Par principe, seule la preuve avérée et circonstanciée d’un danger grave et imminent – ou, à tout le moins, un motif raisonnable laissant penser qu’un tel risque est sur le point de survenir – permettra aux personnels d’un service d’invoquer ce droit. En d’autres termes, la potentialité du risque n’est pas de nature à fonder, de plein droit, l’exercice du droit de retrait, sous peine de sanctions disciplinaires pouvant aller jusqu’à l’abandon de poste.

Conclusion

Dans le contexte d’état d’urgence sanitaire relatif à l’épidémie de Covid-19, il est possible de recourir au dispositif prévu à l’article 99 de la loi n° 86-33 du 9 janvier 1986 permettant, en cas d’absentéisme ou d’urgence, de confier à un agent des tâches qui ne lui sont pas habituellement dévolues dans l’intérêt du service.
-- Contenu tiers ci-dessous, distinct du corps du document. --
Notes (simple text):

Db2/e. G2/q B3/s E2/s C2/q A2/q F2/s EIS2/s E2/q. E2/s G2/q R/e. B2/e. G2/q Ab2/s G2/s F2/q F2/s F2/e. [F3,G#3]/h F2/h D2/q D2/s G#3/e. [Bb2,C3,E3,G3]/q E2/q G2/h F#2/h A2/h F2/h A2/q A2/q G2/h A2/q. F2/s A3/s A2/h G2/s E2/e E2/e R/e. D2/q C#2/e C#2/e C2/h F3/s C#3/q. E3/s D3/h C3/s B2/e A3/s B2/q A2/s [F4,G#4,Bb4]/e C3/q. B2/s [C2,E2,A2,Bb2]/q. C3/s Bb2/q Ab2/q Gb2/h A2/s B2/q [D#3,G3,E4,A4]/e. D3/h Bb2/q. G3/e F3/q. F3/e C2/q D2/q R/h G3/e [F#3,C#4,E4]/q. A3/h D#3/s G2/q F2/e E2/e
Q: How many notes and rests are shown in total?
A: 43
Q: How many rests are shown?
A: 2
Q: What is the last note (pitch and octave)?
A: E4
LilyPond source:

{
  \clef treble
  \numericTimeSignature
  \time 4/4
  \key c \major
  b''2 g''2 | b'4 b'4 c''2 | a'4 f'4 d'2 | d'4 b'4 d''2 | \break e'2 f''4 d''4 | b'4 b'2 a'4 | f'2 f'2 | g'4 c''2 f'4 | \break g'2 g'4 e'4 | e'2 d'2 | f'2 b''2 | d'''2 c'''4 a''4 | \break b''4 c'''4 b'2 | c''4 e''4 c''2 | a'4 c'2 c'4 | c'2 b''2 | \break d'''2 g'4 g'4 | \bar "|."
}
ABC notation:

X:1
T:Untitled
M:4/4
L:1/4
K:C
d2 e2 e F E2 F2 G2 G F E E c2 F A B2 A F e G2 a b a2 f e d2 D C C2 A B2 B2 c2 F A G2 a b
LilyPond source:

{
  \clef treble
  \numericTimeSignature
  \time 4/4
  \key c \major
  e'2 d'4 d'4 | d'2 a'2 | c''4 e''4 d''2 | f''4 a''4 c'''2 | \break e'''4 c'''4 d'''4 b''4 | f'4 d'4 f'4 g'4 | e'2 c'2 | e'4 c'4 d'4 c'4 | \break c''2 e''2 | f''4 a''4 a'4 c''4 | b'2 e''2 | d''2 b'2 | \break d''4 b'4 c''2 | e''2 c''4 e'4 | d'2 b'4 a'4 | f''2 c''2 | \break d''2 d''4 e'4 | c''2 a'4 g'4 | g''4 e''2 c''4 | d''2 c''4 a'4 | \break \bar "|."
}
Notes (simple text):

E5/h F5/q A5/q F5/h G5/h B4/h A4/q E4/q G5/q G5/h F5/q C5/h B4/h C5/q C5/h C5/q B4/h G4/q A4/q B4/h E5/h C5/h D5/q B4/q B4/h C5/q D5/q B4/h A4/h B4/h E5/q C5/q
Si ces dispositions permettent de déroger, de manière exceptionnelle, au principe constant selon lequel l’Administration a l’obligation d’affecter un fonctionnaire à des tâches correspondant à son grade, elles trouvent toutefois leurs limites, notamment :

  • Dans l’interdiction de confier à l’intéressé, en tout état de cause, des missions relevant d’une profession réglementée (infirmiers, assistants de service social …) ;
  • Dans le respect des éventuelles préconisations médicales relatives à l’adaptation du poste de travail de l’agent (compatibilité des tâches confiées avec son état de santé) ;
  • Dans l’exercice, plus généralement, de leur droit de retrait par les personnels concernés.

Sous ces réserves, le refus de l’agent pourra s’analyser comme un manquement fautif à son devoir d’obéissance hiérarchique, dès lors susceptible de faire l’objet d’une sanction disciplinaire.